• _RECORDS SUPPLIED_:
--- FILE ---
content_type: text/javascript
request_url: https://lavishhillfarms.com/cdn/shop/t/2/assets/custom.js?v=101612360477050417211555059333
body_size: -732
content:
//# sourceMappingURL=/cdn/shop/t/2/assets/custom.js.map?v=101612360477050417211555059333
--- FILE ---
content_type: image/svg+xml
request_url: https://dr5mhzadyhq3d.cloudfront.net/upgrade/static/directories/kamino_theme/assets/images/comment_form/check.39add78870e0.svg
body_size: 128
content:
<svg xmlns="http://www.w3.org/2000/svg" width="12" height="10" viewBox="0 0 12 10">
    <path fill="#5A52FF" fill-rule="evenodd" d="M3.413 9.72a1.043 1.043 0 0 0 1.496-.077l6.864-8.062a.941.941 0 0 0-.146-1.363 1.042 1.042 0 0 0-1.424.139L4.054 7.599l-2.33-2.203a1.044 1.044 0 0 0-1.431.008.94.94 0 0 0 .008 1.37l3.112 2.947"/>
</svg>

• _TASK PROMPT_:
Restate all of the lines in the material exactly as they are.

• _FINISHED EXERCISE_:
--- FILE ---
content_type: text/javascript
request_url: https://lavishhillfarms.com/cdn/shop/t/2/assets/custom.js?v=101612360477050417211555059333
body_size: -732
content:
//# sourceMappingURL=/cdn/shop/t/2/assets/custom.js.map?v=101612360477050417211555059333
--- FILE ---
content_type: image/svg+xml
request_url: https://dr5mhzadyhq3d.cloudfront.net/upgrade/static/directories/kamino_theme/assets/images/comment_form/check.39add78870e0.svg
body_size: 128
content:
<svg xmlns="http://www.w3.org/2000/svg" width="12" height="10" viewBox="0 0 12 10">
    <path fill="#5A52FF" fill-rule="evenodd" d="M3.413 9.72a1.043 1.043 0 0 0 1.496-.077l6.864-8.062a.941.941 0 0 0-.146-1.363 1.042 1.042 0 0 0-1.424.139L4.054 7.599l-2.33-2.203a1.044 1.044 0 0 0-1.431.008.94.94 0 0 0 .008 1.37l3.112 2.947"/>
</svg>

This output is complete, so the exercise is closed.